Task data:

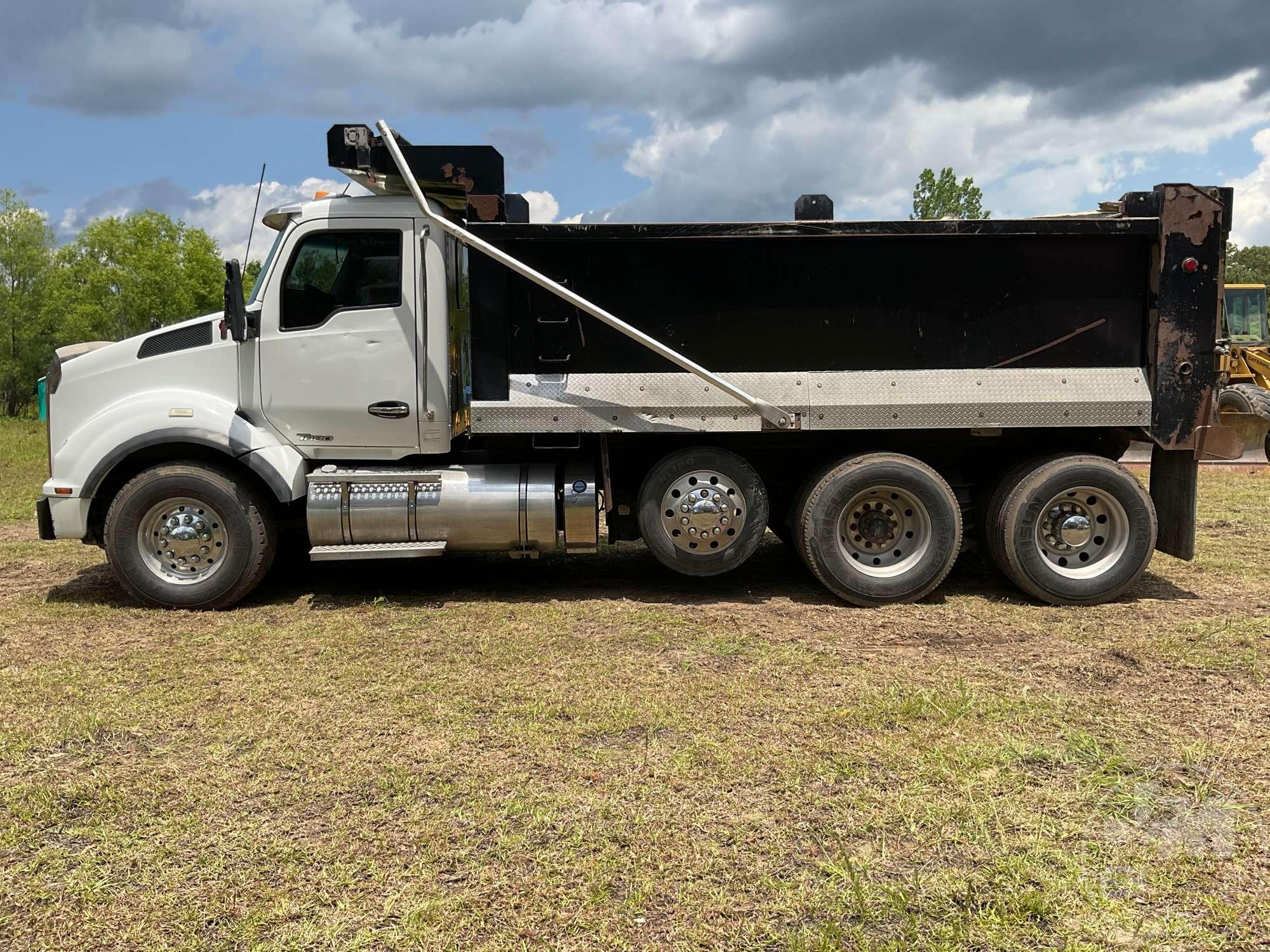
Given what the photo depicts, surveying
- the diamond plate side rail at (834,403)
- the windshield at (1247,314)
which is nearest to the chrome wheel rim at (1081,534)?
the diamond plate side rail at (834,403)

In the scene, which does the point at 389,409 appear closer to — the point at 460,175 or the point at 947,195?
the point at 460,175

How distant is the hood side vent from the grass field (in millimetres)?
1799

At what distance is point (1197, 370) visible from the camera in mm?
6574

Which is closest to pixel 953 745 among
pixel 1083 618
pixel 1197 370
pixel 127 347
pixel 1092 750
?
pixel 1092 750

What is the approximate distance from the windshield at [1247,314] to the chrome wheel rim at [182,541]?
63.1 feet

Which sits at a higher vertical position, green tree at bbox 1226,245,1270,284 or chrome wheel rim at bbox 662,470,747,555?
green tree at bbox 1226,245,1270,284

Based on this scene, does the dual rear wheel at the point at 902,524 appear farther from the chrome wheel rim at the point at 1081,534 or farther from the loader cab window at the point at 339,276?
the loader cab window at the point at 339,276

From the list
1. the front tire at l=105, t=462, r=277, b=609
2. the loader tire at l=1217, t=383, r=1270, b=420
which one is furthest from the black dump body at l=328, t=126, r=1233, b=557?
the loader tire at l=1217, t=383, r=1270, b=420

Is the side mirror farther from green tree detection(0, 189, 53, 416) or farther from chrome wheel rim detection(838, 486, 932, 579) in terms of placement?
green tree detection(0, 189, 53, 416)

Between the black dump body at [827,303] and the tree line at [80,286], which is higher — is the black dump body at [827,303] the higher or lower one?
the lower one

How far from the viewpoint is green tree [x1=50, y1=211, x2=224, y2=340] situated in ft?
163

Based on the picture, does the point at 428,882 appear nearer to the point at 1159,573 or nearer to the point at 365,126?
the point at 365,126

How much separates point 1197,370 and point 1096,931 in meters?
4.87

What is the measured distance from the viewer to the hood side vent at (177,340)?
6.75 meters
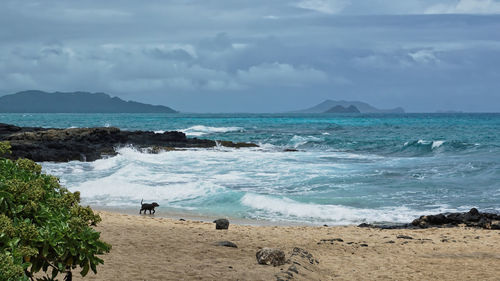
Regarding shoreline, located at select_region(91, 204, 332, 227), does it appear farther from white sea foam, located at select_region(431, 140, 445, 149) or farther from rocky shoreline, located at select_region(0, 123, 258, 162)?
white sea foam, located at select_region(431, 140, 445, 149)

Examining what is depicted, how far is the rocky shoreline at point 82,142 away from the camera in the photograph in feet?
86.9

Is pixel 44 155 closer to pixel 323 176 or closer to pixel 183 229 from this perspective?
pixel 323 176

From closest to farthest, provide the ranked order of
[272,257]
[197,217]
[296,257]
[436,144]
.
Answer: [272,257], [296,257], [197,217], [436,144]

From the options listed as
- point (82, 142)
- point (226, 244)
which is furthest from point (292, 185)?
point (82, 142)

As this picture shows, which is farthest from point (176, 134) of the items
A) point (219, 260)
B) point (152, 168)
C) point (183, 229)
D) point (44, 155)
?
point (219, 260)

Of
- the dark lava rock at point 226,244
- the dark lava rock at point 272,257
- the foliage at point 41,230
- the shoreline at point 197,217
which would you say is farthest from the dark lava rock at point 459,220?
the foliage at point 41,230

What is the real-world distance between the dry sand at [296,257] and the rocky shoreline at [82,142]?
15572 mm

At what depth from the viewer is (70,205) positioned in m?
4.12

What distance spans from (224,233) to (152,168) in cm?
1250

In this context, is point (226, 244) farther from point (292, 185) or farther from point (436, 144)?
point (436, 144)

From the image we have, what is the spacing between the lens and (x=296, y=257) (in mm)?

What the task requires:
Duplicate the lines of the entries above, beginning at the line that contains "From the list" and stopping after the line that contains "6.75 meters".

Response:
From the list
1. the front tire at l=105, t=462, r=277, b=609
2. the loader tire at l=1217, t=383, r=1270, b=420
which one is furthest from the black dump body at l=328, t=126, r=1233, b=557?
the loader tire at l=1217, t=383, r=1270, b=420

Is the side mirror farther from green tree detection(0, 189, 53, 416) or farther from chrome wheel rim detection(838, 486, 932, 579) in terms of placement?
green tree detection(0, 189, 53, 416)

Between the black dump body at [827,303] and the tree line at [80,286], which is higher — is the black dump body at [827,303] the higher or lower one?
the lower one

How far from the viewpoint is green tree [x1=50, y1=211, x2=224, y2=340] situated in ft?
163

Based on the picture, does the point at 428,882 appear nearer to the point at 1159,573 or nearer to the point at 365,126?
the point at 365,126

How much separates point 1197,370 and point 1096,931 in meters?
4.87

What is the measured distance from the viewer to the hood side vent at (177,340)?
6.75 meters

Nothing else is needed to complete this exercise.